Malaria has made a comeback inmany countries, including India
Malaria has made a comeback inmany countries, including India

Malaria has made a comeback in
many countries, including India

The others supporting Attaran’s piece include doctors and researchers at the University of Oxford, the London School of Hygiene and Tropical Medicine, and the Prince Leopold Institute of Tropical Medicine in Antwerp, Belgium.

In a response published alongside Attaran’s op-ed, bank officials argued it had placed between $100 million to $150 million into malaria efforts from 2000-2005, but added it was difficult to track specific projects. It stressed it would try harder to do so in the future.

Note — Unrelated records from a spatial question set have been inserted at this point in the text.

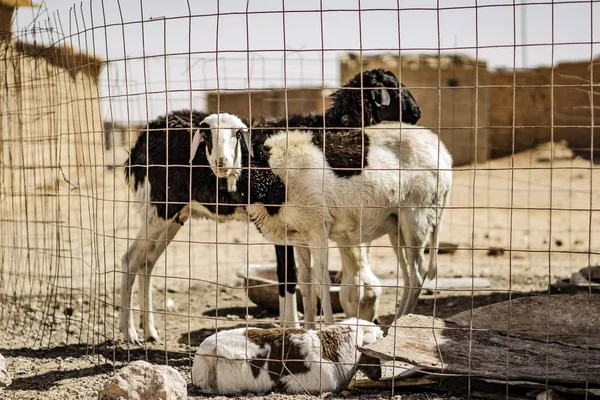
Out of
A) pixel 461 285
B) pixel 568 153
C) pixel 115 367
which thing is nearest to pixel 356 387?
pixel 115 367

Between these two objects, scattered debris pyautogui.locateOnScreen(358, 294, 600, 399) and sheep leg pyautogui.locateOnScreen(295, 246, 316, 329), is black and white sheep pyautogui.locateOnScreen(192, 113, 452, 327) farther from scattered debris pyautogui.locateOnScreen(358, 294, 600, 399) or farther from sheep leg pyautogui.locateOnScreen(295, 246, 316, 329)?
scattered debris pyautogui.locateOnScreen(358, 294, 600, 399)

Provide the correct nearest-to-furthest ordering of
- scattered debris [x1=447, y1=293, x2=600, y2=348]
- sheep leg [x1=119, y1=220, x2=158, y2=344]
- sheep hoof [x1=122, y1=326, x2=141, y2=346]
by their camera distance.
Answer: scattered debris [x1=447, y1=293, x2=600, y2=348] < sheep leg [x1=119, y1=220, x2=158, y2=344] < sheep hoof [x1=122, y1=326, x2=141, y2=346]

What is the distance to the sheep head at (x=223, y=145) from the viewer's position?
22.8 feet

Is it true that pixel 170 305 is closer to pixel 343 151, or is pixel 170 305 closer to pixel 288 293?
pixel 288 293

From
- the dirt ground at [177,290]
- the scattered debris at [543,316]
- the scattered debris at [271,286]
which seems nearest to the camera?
the dirt ground at [177,290]

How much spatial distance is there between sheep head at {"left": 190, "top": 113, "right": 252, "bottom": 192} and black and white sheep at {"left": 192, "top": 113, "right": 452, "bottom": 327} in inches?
0.5

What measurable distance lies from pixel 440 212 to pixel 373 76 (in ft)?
5.30

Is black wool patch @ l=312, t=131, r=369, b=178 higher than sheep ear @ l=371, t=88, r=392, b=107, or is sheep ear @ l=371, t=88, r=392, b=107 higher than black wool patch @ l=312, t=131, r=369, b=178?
sheep ear @ l=371, t=88, r=392, b=107

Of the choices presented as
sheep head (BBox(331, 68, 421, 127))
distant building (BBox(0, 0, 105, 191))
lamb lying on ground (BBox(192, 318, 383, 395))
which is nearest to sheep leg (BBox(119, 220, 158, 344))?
distant building (BBox(0, 0, 105, 191))

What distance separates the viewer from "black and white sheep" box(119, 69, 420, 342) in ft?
26.1

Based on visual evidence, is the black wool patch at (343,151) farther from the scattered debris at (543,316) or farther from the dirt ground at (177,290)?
the scattered debris at (543,316)

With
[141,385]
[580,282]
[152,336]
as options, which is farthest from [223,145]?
[580,282]

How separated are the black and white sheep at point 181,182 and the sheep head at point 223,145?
1.47ft

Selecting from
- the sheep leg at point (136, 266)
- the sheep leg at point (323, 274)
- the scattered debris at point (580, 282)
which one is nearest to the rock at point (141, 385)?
the sheep leg at point (323, 274)
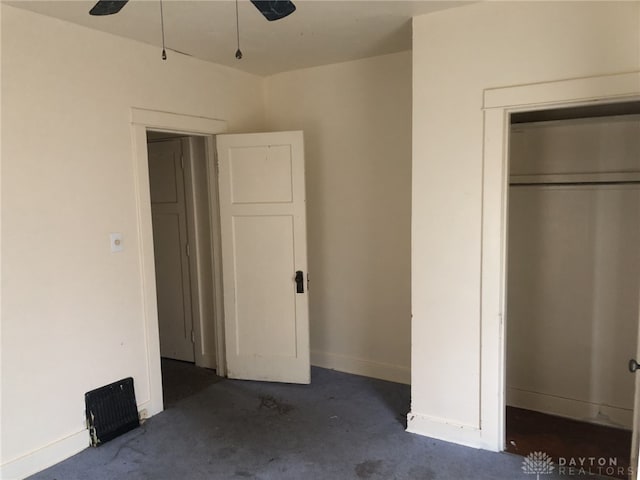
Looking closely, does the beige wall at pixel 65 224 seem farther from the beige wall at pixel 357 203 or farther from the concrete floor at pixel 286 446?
the beige wall at pixel 357 203

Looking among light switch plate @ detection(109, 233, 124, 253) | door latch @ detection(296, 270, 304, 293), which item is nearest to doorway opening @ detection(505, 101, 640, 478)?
door latch @ detection(296, 270, 304, 293)

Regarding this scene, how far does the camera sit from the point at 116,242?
124 inches

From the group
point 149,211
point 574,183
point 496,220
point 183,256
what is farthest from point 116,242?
point 574,183

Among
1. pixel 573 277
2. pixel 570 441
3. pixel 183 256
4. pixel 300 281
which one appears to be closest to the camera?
pixel 570 441

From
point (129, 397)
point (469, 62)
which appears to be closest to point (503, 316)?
point (469, 62)

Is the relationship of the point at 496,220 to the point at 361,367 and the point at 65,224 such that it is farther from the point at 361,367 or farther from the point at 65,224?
the point at 65,224

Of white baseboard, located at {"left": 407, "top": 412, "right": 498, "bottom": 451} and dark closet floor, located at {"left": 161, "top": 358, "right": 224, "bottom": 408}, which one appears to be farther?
dark closet floor, located at {"left": 161, "top": 358, "right": 224, "bottom": 408}

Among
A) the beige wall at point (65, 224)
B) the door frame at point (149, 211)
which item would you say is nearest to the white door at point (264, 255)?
the door frame at point (149, 211)

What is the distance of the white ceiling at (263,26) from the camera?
8.71ft

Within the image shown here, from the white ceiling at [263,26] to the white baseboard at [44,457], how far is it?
98.3 inches

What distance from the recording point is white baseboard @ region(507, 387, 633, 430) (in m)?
3.30

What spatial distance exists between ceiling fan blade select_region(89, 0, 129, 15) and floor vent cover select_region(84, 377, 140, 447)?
2.28m

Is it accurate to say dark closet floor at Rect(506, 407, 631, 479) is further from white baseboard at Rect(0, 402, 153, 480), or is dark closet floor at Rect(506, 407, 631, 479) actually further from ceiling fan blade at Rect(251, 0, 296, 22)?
ceiling fan blade at Rect(251, 0, 296, 22)

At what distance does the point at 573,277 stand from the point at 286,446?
7.71 feet
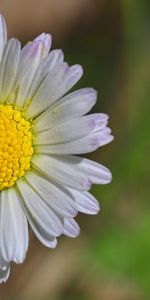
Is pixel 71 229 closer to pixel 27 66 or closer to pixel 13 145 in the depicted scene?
pixel 13 145

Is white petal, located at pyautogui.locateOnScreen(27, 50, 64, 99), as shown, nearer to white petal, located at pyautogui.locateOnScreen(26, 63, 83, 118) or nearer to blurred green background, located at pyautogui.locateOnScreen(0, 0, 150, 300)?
white petal, located at pyautogui.locateOnScreen(26, 63, 83, 118)

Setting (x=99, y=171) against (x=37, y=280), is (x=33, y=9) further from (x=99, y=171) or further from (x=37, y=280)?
(x=99, y=171)

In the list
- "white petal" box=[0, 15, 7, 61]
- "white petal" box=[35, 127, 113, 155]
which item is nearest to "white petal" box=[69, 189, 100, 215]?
"white petal" box=[35, 127, 113, 155]

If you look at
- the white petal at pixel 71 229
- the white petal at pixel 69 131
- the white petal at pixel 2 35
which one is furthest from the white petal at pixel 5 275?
the white petal at pixel 2 35

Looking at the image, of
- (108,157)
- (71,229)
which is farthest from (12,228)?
(108,157)

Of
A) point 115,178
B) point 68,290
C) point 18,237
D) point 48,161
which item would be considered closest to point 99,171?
point 48,161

More important, officials insisted that the Attaran piece was “old news” when it comes to the bank’s work on malaria in Africa.

The bank said in The Lancet that it has a commitment of as much as $1billion worldwide with other partners in the next five years – with as much as half directed at Africa alone.

New programme

A new programme – in place for one year – will commit as much as $190 million to malaria programmes by the end of June of this year, subject to approval by the bank’s board, said Suprotik Basu, a public health specialist who deals with malaria issues in the Africa region at the World Bank.

The bank has also dedicated more personnel to the issue, Basu said. While last year it had no one dedicated to the disease, now at least 40 people are working on malaria-related projects.

“We’ve managed in a year’s time to turn around a relatively large ship,” Basu said. “The bank is beginning to live up to what it could do for malaria-fighting in Africa.”